We have seen this in healthcare already. The best products for years have been cash-pay, outside the normal system entirely — faster, cleaner, more responsive. And yet the innovations that proved themselves there have begun to push back into the mainstream: pricing transparency, patient-facing data, direct communication between doctor and patient that the old system made nearly impossible. The geometry of the new garden, tested in parallel, slowly reshaping the old one without having to raze it first.
Almost all of the language model discourse in recent days has imagined AI like French gardeners — or rather, the opposite: like viruses from outer space, inflicting themselves on society with no concern for what came before. It pretends we have no immune system to radical societal change.
This is a Citrini piece published this week as a particularly damning example of this. It participates in a form of Randian genre fiction In which markets are unceasing and rational beings that sit outside of human creation and are thrust onto us without choice.
The fear of mass job displacement is real, but it rests on a flawed premise — that what we currently sit atop are radical, infallible systems of pure market competition. Capitalism has never actually been this. Global markets are, at most, a few hundred people coordinating with each other to make difficult trade-offs, organizing trillions in capital and billions of jobs. That is not a natural force thrust onto us.
We do not have to be French about this. We can look at what came before, learn from it, and usher in a societal reorganization closer to the English model — a more cultivated, intentional garden.

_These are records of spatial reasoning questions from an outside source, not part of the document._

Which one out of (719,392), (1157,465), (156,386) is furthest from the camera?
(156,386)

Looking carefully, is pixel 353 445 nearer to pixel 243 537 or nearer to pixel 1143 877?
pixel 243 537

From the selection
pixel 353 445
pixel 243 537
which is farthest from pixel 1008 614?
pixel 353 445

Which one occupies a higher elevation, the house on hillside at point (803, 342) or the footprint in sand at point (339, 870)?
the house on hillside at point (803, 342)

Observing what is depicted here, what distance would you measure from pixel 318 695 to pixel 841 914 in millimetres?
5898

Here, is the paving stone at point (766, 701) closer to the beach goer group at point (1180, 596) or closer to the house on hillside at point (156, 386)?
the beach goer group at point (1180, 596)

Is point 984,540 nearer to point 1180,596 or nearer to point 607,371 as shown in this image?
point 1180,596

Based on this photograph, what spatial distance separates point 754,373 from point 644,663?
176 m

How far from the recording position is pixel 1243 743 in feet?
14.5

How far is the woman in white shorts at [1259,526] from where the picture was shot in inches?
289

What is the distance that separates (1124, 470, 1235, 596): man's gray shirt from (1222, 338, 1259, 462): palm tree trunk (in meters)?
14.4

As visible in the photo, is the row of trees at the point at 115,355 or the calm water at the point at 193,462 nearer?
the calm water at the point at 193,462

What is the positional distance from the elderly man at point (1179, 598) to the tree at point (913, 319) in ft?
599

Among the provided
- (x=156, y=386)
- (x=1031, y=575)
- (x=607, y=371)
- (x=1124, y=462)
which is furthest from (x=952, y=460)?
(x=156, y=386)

It is foolish to pretend that anything in the history of modern financialized techno-capital is a raw and unfeeling system. This is a fiction we tell ourselves when market participants make trade-offs that hurt people, cause societal damage, and are not ones we would make in retrospect.
The markets we participate in are intensely gardened. The people doing the gardening have names. It is a set of choices that people with names and addresses and human souls in the process of making. The Citrini piece is written as if the gardeners do not exist — as if the spiral arrives, as if unemployment happens, as if the daisy chain unravels the way a storm unravels, impersonally, without a hand on any of it.
This is the most important fiction in the piece. Not the SaaS claims. The bloodlessness.
As we usher in our new age, we can choose to not be the French gardener. We can choose to be English, if not American about it.
The land almost always knows what it wants to be.
The question is whether we are willing to listen.